### Directive
Copy the material below word for word, leaving out the pictures.

### Source material
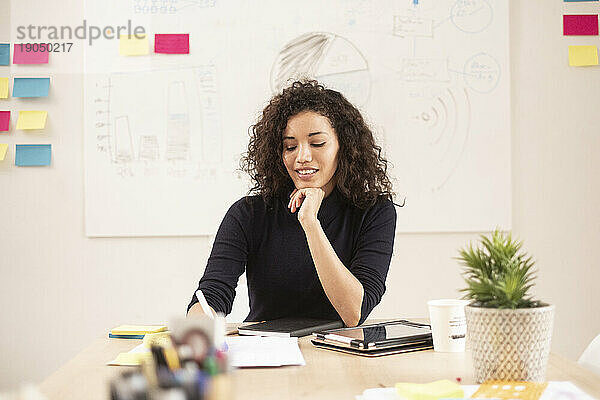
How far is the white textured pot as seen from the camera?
104 centimetres

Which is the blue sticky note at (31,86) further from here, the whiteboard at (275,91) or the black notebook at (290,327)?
the black notebook at (290,327)

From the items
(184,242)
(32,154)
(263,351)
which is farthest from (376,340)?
(32,154)

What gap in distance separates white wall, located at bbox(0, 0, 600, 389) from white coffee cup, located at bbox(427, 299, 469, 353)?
1.61 meters

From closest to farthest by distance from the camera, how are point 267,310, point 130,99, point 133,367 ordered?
point 133,367, point 267,310, point 130,99

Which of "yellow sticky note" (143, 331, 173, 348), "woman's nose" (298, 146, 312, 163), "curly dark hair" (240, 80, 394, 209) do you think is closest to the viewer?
"yellow sticky note" (143, 331, 173, 348)

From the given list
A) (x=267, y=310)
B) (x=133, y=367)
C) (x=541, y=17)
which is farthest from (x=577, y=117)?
(x=133, y=367)

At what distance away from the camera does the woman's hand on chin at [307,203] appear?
182 centimetres

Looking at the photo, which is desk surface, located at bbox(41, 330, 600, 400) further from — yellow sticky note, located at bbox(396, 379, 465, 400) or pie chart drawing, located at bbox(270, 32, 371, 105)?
pie chart drawing, located at bbox(270, 32, 371, 105)

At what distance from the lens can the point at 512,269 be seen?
41.8 inches

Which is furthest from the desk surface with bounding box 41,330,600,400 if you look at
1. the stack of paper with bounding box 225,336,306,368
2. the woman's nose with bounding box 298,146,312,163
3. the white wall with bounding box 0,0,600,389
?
the white wall with bounding box 0,0,600,389

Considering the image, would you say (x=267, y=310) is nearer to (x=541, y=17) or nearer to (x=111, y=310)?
(x=111, y=310)

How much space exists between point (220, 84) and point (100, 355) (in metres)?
1.75

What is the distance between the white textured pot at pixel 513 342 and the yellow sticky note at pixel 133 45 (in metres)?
2.23

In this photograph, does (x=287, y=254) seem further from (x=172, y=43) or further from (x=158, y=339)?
(x=172, y=43)
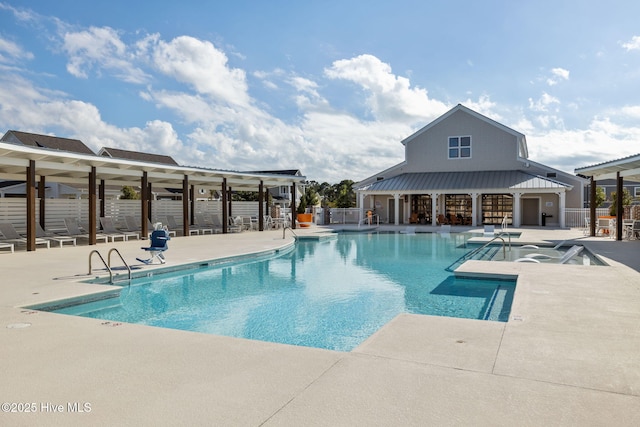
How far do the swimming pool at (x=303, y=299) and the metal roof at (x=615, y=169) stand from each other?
766 centimetres

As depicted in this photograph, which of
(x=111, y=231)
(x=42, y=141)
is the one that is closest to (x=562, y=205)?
(x=111, y=231)

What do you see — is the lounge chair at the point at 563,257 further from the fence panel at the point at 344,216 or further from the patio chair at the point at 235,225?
the fence panel at the point at 344,216

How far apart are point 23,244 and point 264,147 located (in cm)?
1600

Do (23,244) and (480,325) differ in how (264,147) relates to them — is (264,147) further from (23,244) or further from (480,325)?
(480,325)

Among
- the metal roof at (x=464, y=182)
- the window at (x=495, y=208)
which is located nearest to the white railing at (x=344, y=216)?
the metal roof at (x=464, y=182)

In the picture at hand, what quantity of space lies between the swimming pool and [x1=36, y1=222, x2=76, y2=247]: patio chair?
7.10 metres

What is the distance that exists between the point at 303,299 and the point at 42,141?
112 ft

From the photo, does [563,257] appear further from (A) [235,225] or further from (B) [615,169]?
(A) [235,225]

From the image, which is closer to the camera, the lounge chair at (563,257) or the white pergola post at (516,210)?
the lounge chair at (563,257)

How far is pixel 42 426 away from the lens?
276 cm

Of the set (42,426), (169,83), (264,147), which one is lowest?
(42,426)

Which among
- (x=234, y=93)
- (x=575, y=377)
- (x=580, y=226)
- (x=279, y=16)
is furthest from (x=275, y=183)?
(x=575, y=377)

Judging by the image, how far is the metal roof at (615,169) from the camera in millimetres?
15316

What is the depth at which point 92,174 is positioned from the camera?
16.2 meters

### Complete output
How far is the white textured pot as seen from the camera?
104 centimetres

Which is the blue sticky note at (31,86) further from here, the whiteboard at (275,91) or the black notebook at (290,327)?
the black notebook at (290,327)

From the items
(184,242)
(32,154)
(263,351)
which is farthest from (376,340)?
(32,154)

What gap in distance separates white wall, located at bbox(0, 0, 600, 389) from white coffee cup, located at bbox(427, 299, 469, 353)?
1.61 meters

From closest to farthest by distance from the camera, how are point 267,310, point 130,99, point 133,367 ordered?
point 133,367, point 267,310, point 130,99

Which of "yellow sticky note" (143, 331, 173, 348), "woman's nose" (298, 146, 312, 163), "curly dark hair" (240, 80, 394, 209) do you think is closest to the viewer?
"yellow sticky note" (143, 331, 173, 348)

From the given list
A) (x=267, y=310)
B) (x=133, y=367)
C) (x=541, y=17)
which is farthest from (x=577, y=117)?
(x=133, y=367)

At what distance away from the camera does the woman's hand on chin at [307,203] appear?
182 centimetres

Looking at the photo, which is desk surface, located at bbox(41, 330, 600, 400) further from — yellow sticky note, located at bbox(396, 379, 465, 400) or pie chart drawing, located at bbox(270, 32, 371, 105)?
pie chart drawing, located at bbox(270, 32, 371, 105)

At what distance from the lens can the point at 512,269 be seen?
41.8 inches

Which is furthest from the desk surface with bounding box 41,330,600,400 if you look at
1. the stack of paper with bounding box 225,336,306,368
2. the woman's nose with bounding box 298,146,312,163
3. the white wall with bounding box 0,0,600,389
?
the white wall with bounding box 0,0,600,389

Considering the image, would you say (x=267, y=310) is nearer to (x=541, y=17) or nearer to (x=111, y=310)?
(x=111, y=310)

How much space exists between point (220, 84) and point (100, 355) (in metres)?
1.75

What is the distance between the white textured pot at pixel 513 342 and the yellow sticky note at pixel 133 45 (in metres)?
2.23

In this photograph, does (x=287, y=254) seem further from (x=172, y=43) or further from (x=158, y=339)?
(x=172, y=43)
How far do the swimming pool at (x=303, y=299) and the metal roof at (x=615, y=169) stand from each other?
766 centimetres

As depicted in this photograph, which of
(x=111, y=231)
(x=42, y=141)
is the one that is closest to (x=562, y=205)?
(x=111, y=231)

What do you see — is the lounge chair at the point at 563,257 further from the fence panel at the point at 344,216 or further from the patio chair at the point at 235,225?
the fence panel at the point at 344,216

How far apart are point 23,244 and point 264,147 located (in cm)?
1600

Do (23,244) and (480,325) differ in how (264,147) relates to them — is (264,147) further from (23,244) or further from (480,325)?
(480,325)

Among
- the metal roof at (x=464, y=182)
- the window at (x=495, y=208)
which is located nearest to the white railing at (x=344, y=216)?
the metal roof at (x=464, y=182)

In the picture at hand, what quantity of space lies between the swimming pool and [x1=36, y1=222, x2=76, y2=247]: patio chair?
7.10 metres

What is the distance that exists between the point at 303,299 and the point at 42,141?
112 ft

From the photo, does [563,257] appear further from (A) [235,225] or further from (B) [615,169]?
(A) [235,225]

From the image, which is closer to the camera, the lounge chair at (563,257) or the white pergola post at (516,210)?
the lounge chair at (563,257)

How far is pixel 42 426 away from the lens?
276 cm

Of the set (42,426), (169,83), (264,147), which one is lowest?
(42,426)

Which among
- (x=234, y=93)
- (x=575, y=377)
- (x=580, y=226)
- (x=279, y=16)
is furthest from (x=275, y=183)?
(x=575, y=377)

Judging by the image, how far is the metal roof at (615,169) from the camera in millimetres?
15316

What is the depth at which point 92,174 is positioned from the camera?
16.2 meters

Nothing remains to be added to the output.